Saturday, November 15, 2014

Melody extraction: Goto's and Salamon's methods

If someone works on the melody extraction algorithms, he definitely knows Goto's (PreFEst) and Salamon's methods. I don't know exactly why the first one is well known, perhaps it's a first well-performed melody extraction algorithm. Salamon's method (first published in 2011) has the best overall performance until now, and it's also an easy implemented method.

1. Salience function
Both methods are based on the calculation of the Salience function, but with different definitions.

1.1 Goto's F0 pdf
Goto constructed firstly two harmonic-structure tone models which have the same fundamental frequency (F0) but different harmonic amplitudes $\mu_{1,2}$. Each tone model is a weighted gaussian mixture where its harmonic components are modeled by gaussian function. Another weight coefficient $w_{1,2}$ is introduced to balance the overall amplitude of the tone models mixture.

Afterwards, he utilized EM algorithm to estimate the coefficients $\mu_{1,2}$ and $w_{1,2}$ assuming that each frame of spectrogram is a probability density function (pdf) and can be generated by this tone models mixture.

1.2 Salamon's salience function
Salamon's salience function is based on harmonic summation method. He assumed the frequency $f$ of each peak detected on the spectrogram is a harmonic partial of the fundamental frequency $f_0=f/h$. He calculate afterwards the distance between $f/h$ and the salience frequency bins $b$, which is weighted by the harmonic number $h$. Higher $h$ brings about lower contribution of the peak at frequency $f$.

This calculation is based on the Hermes's (Measurement of pitch by subharmonic summation) pitch detection theory. If we count the peak frequency $f$ as the $h_{th}$ harmonic of the fundamental frequency $f/h$, it's contribution to the detection of pitch $f/h$ is $\alpha^{h-1}$ which is a decreasing sequence.

Below is salience functions of a same audio clip:
Goto's F0 pdf (salience)
Salamon's salience function

2. F0 contour tracking
Due to less disturbed melody line in Goto's salience function, peaks detected in each frame are relatively less, which results in less F0 candidate contours in Goto's salience function.

Though Salamon set up two magnitude thresholds to filter out abundant peaks (one for each frame, another for overall spectrogram), there are still a lot of contours been tracked.
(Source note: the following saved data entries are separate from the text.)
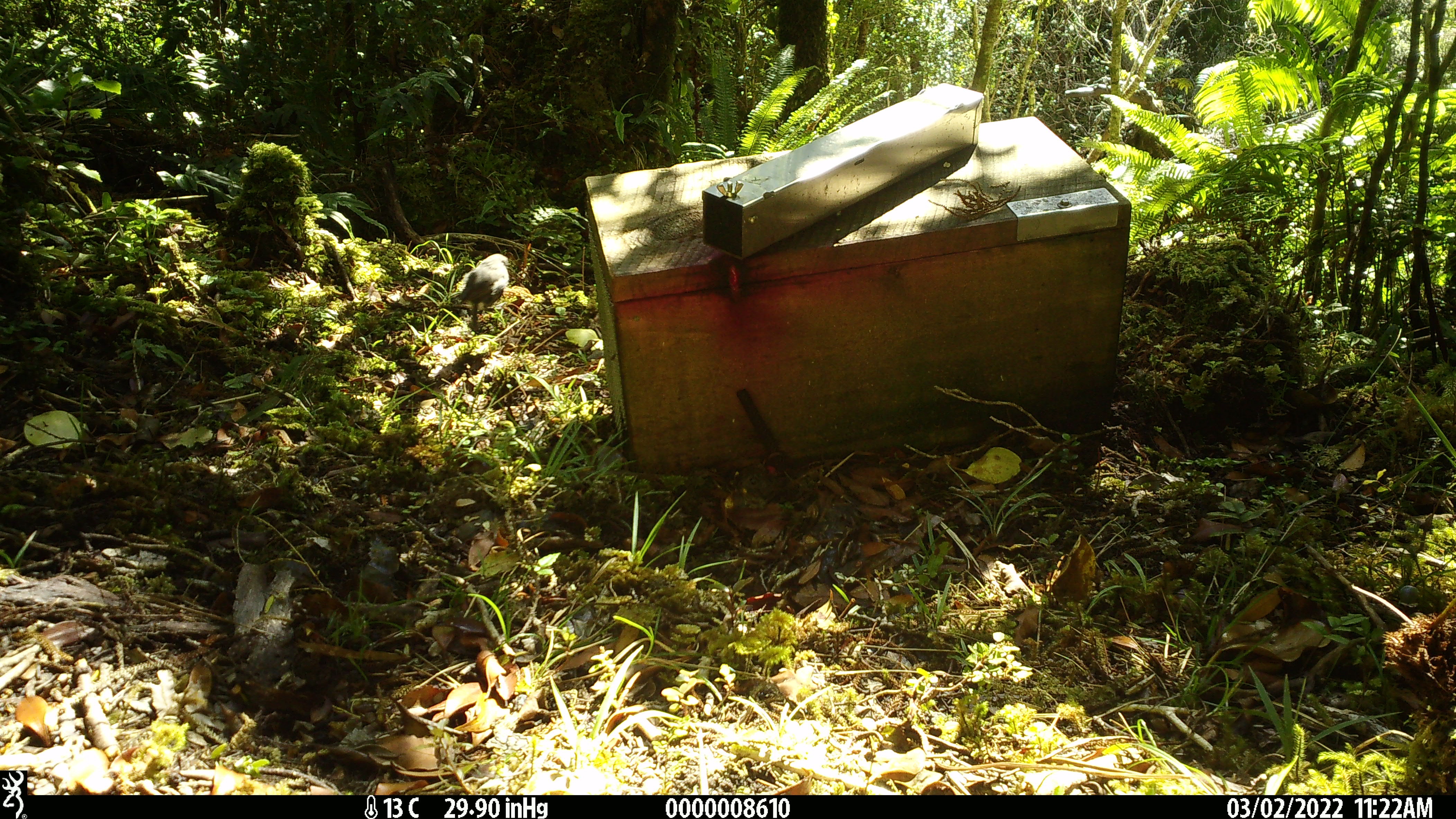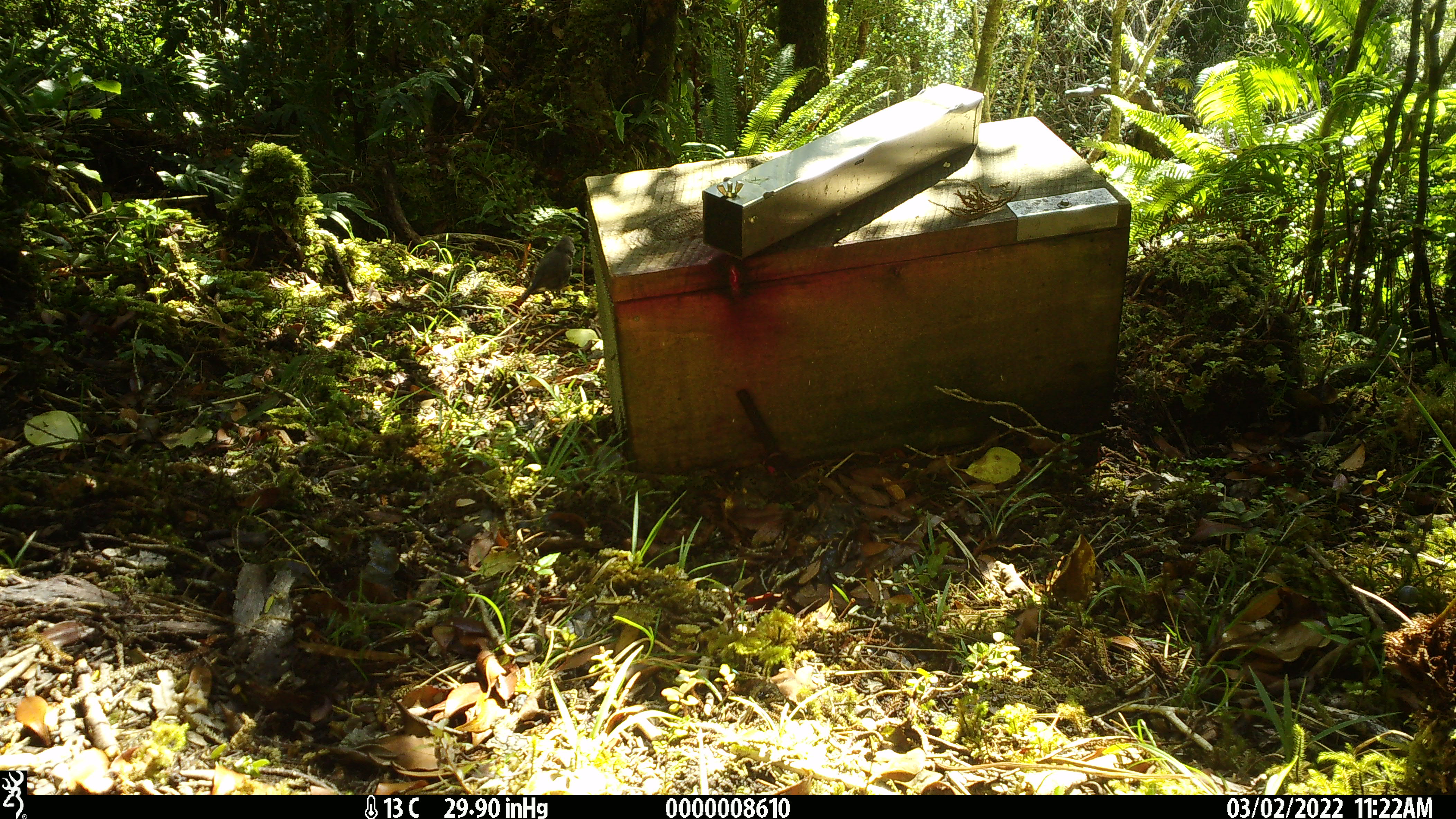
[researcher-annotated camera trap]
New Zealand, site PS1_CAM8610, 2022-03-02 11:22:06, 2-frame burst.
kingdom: Animalia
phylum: Chordata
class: Aves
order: Passeriformes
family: Petroicidae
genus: Petroica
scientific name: Petroica australis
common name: new zealand robin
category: robin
Robin (new zealand robin) (Petroica australis).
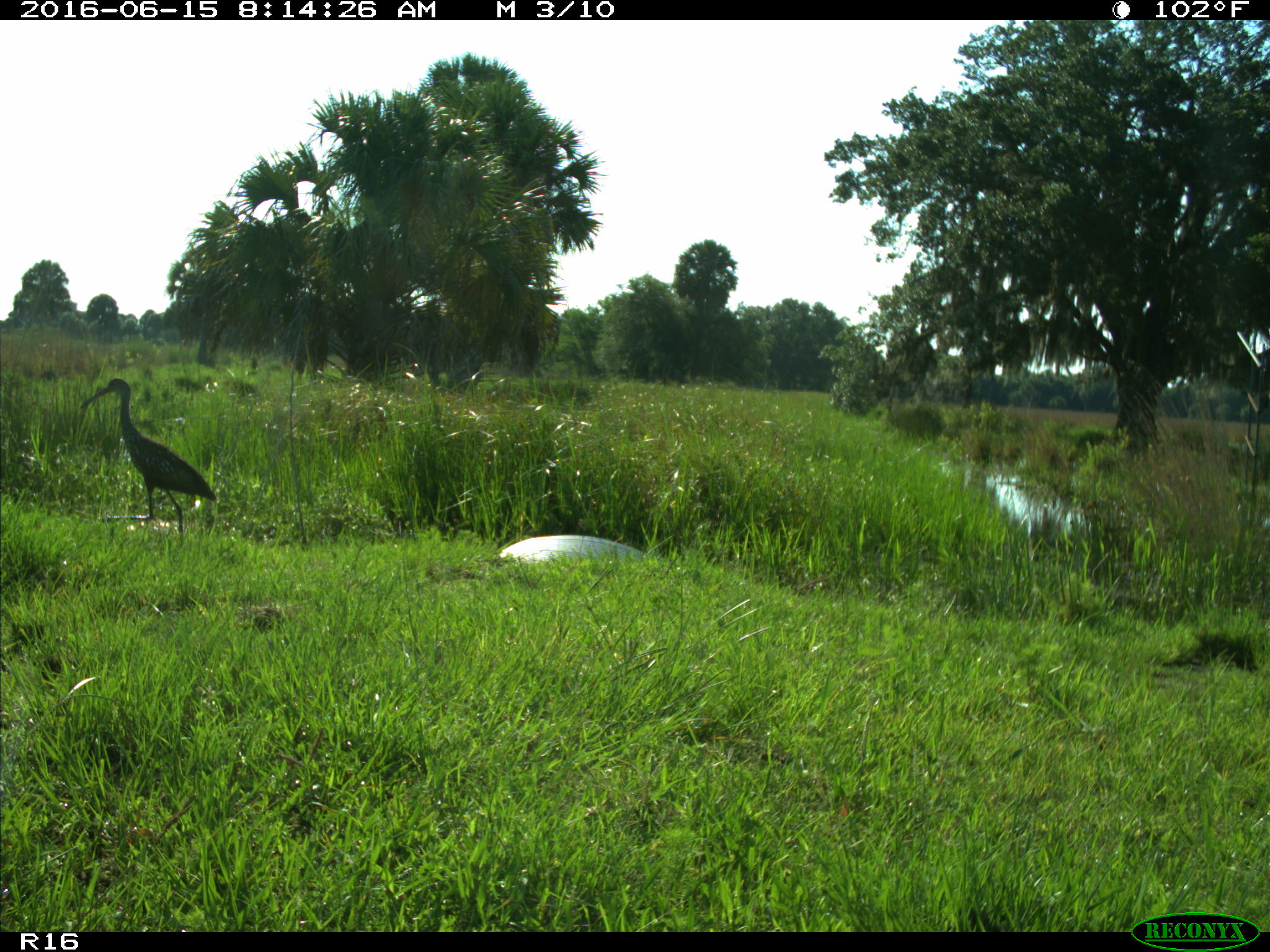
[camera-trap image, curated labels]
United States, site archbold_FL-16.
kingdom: Animalia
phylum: Chordata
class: Aves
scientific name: Aves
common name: birds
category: unidentified bird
Apart from the inherent characteristic of his salience function, the reasons of large amount of peaks can be the small hop size of STFT (which leads to more frames) and small pitch continuity limit (within 80 cents) in Salamon's implementation.
Goto's contour tracking

Salamon's contour tracking
3. Melody selection
Two methods have their own rules of selecting the melody from the F0 candidate contours.  Goto chooses the highest total salience power contour as the melody. However, Salamon's rules are way more complicated. Voicing detection, elimination octave error and outlier melody based on contour characteristics (pitch mean, standard deviation; salience mean, standard deviation etc.) are integrated in this final selection step.
Goto's melody selection

Salamon's melody selection
4. Matlab Code
Those who want the Matlab code of these two methods please contact with me. Leave a message below or send me an email. :=)


  1. Hi there,
    first of all, you deserve many kudos for all this great work!
    I am a newcomer in the field of audio information retrieval and would like to take a look on the matlab code for this example.
    Thanks in advance,

  2. Respected sir,

    I am second year post graduate student at indian institute of technology in signal processing branch.
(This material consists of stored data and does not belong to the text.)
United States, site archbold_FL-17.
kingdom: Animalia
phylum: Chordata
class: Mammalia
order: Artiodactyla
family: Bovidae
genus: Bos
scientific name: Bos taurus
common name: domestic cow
    As i am novice and started working in melody extraction project, currently i am simulating melody extraction paper by J. Salamon.
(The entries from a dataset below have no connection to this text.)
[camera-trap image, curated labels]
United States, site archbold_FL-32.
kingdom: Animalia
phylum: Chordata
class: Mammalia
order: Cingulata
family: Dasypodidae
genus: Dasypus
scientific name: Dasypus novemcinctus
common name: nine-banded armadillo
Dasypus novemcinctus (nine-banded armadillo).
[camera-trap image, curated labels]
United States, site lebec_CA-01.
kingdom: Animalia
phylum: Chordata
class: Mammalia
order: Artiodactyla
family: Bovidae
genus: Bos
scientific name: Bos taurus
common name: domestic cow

    I have done it but getting some bugs and melody extraction is not proper.

    Can i have the matlab code for the the same if you dont mind.

    I have dont it with synchrosqueezing transform.

    Thanking you sir.

  3. Hi Rong Gong! You have done great work!
    I left a message to you on your Facebook. I am a music technology student in NYU. I am doing research on melody extraction using Salamon's method.Would you mind to send me the matlab?
    For more details please take look at your facebook message. Thank you so much

  4. Hi Rong~ It is a wonderful post !!
    I am a student in Fudan University working in melody extraction. And currently I'm constructing a baseline system. But it seems that something is wrong and I can't get the expected results. At your convenience, would you please send me the code for reference?
    Thank you for your assistance :P~~

  5. Respected sir,

    I'm an undergraduated student from National Chaou Tung University in Taiwan. I have a project which is based on melody extraction works. After reading bunch of papers of melody extraction method, I think i just couldn't figure out an approach to realize the works in those. May I have the matlab code if you don't mind. It will be extremely helping if you can send me the code.
    Thanks for your assistance!!

    1. Hi, if you really want to try the method in this post, I strongly suggest you to use Essentia package, this implementation is the replicate of Justin's paper, written in C, open-source.